### Arbeitsanweisung
Beantworte anhand des Forumsauszugs zu Cubase:
1. Welche Tastenkombination führt unter Windows 2000/XP in den Task-Manager?
2. Von welcher Website stammt der Hinweis, den laCrizz zitiert?
3. Auf welche Priorität ist Reason laut Crashtestdummy eingestellt?

### Textauszug
# # # # #
Ich hab vor kurzem mit Cubase angefangen und mich dementsprechend oft durch Infos und Foren gequält.
Irgendwo erinnere ich mich aufgeschnappt zu haben (Frag mich bitte nur nicht mehr nach der Quelle    ), daß Cubase eine Art Exclusivrecht auf die Audiokarte in Anspruch nimmt, und daß man das angeblich über die Programmeinstellungen ändern kann. Vielleicht hat hier noch jemand genauere Infos ... wie gesagt ich bin noch Anfänger 

Grüzze!


----------



## laCrizz (20. Juni 2005)

Hab da was gefunden was dir unter Umständen helfen könnte (von homercording.de) :
*
Priorität von Cubase SX verändern*
Wer Cubase parallel mit anderen Programmen betreiben will, stößt oft auf zwei Probleme: Entweder benötigt Cubase zu viel Prozessorleistung, so dass das andere Programm nur schleppend läuft. Oder die Sache ist umgedreht: Antiviren-Software, WWW-Clients oder was-auch-immer provizieren Cubase zu längeren Aussetzern und Wartezeiten.
Wer unter Windows 2000/XP auf STRG+ALT+ENTF drückt, gelangt in den Task-Manager. Unter der Registriertkarte sind alle aktiven Prozesse aufgelistet. Man kann nun auf den Prozess "Cubasesx.exe" mit der rechten Maustaste klicken und bei "Priorität festlegen" die gewünschte Priorität festlegen. Eine Erhöhung der Priorität von Cubase SX macht das Programm schneller, aber auch "exklusiver", so dass sich andere Programme hinten in die Schlange anstellen müssen.
Eine Erniedrigung der Priorität ist dann sinnvol, wenn man während der langen Mixdown-Zeit von Cubase SX andere Aufgaben erledigen will.

Vielleicht hilft dir das mit deinem Reasonproblem....


----------



## liquidbeats (20. Juni 2005)

Crashtestdummy hat gesagt.:
			
		

> wenn ich Cubase SX starte und danach Reason 3.0 bekomme ich nur das Startbild von Reason zu sehen. Ich muß das Prog dann über den Taskmanager beenden.


 
 Grüß dich, darf ich Fragen wie Lange du wartest bis du Reason über diese Brutale art Beendest?
 Was hast du für ein System (Daten) das Reason kalte Beine bekommt wen Cubase geöffnet ist?

 Ich bin mir nicht sicher, aber es ist möglich Cobase und Reason zu verbinden (wie gesagt bin mir nicht sicher).


 Gruß


----------



## laCrizz (20. Juni 2005)

Noch so am Rande: Nutzt du ReWire mit Cubase? Wenn ja, in welcher Reihenfolge startest du die ganzen Sachen? Und was hast du für nen Prozessor im Rechner. Nicht dass einfach nur der Prozessor schlapp macht. Solls auch geben ^^


----------



## Crashtestdummy (20. Juni 2005)

Hi,

erst mal vielen Dank für die vielen Antworten!

@ laCrizz:

An der Priorität (und somit ja am schwachen System) dürfte es nicht liegen. Cubase steht auf "Hoch", Reason auf "Normal".
# # # # #
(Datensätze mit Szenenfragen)
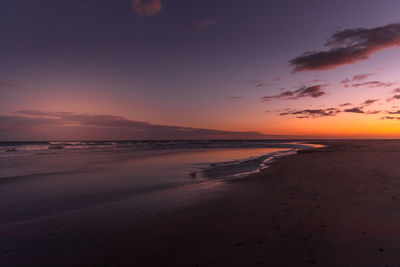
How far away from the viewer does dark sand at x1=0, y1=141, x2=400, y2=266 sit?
4922mm

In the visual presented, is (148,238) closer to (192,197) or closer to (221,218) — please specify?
(221,218)

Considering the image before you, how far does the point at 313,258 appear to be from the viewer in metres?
4.81

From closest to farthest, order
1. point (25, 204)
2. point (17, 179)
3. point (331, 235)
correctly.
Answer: point (331, 235) < point (25, 204) < point (17, 179)

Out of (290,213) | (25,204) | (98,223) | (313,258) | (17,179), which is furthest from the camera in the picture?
(17,179)

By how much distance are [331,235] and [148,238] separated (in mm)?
4997

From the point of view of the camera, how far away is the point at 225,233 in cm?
618

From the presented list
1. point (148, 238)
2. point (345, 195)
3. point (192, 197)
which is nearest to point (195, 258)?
point (148, 238)

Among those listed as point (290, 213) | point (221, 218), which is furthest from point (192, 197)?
point (290, 213)

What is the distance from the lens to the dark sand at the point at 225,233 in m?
4.92

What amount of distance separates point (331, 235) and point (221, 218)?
10.5 ft

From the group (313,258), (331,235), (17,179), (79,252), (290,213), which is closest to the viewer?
(313,258)

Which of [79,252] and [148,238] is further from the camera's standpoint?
[148,238]

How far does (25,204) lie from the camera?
9.13m

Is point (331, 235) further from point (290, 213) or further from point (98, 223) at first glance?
point (98, 223)
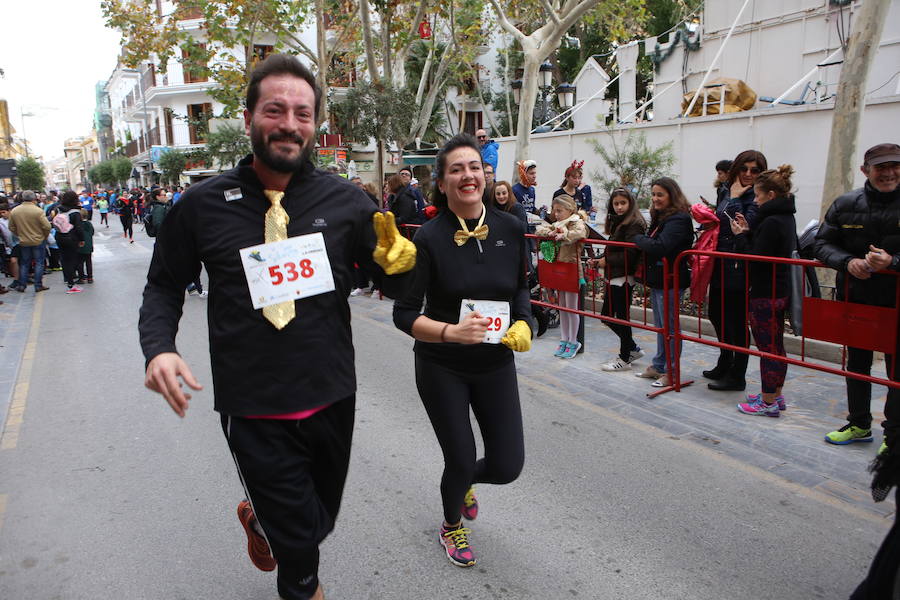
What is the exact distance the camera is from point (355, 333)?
8.32m

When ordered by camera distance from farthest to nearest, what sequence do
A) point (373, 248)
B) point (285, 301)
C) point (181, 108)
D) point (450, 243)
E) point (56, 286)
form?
point (181, 108), point (56, 286), point (450, 243), point (373, 248), point (285, 301)

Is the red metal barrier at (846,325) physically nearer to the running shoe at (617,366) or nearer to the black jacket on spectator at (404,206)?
the running shoe at (617,366)

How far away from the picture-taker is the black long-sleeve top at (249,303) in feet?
7.18

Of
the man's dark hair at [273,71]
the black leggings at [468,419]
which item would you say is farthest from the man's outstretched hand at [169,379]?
the black leggings at [468,419]

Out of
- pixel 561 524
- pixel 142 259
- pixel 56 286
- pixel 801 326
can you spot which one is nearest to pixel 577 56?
pixel 142 259

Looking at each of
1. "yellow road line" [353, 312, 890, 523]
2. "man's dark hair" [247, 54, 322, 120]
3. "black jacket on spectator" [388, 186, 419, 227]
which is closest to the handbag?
"yellow road line" [353, 312, 890, 523]

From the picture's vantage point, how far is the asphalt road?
3.03 m

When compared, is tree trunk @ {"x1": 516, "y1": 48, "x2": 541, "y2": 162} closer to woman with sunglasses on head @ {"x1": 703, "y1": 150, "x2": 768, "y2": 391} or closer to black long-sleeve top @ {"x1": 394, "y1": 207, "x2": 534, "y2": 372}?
woman with sunglasses on head @ {"x1": 703, "y1": 150, "x2": 768, "y2": 391}

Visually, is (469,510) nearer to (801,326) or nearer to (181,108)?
(801,326)

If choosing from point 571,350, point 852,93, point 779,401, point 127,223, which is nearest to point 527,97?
point 852,93

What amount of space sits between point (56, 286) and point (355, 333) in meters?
8.76

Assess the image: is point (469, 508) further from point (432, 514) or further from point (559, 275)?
point (559, 275)

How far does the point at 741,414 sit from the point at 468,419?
314 cm

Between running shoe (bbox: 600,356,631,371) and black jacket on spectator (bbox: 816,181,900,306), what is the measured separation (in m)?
# # # # #
### Lösung
1. STRG+ALT+ENTF
2. homercording.de
3. Normal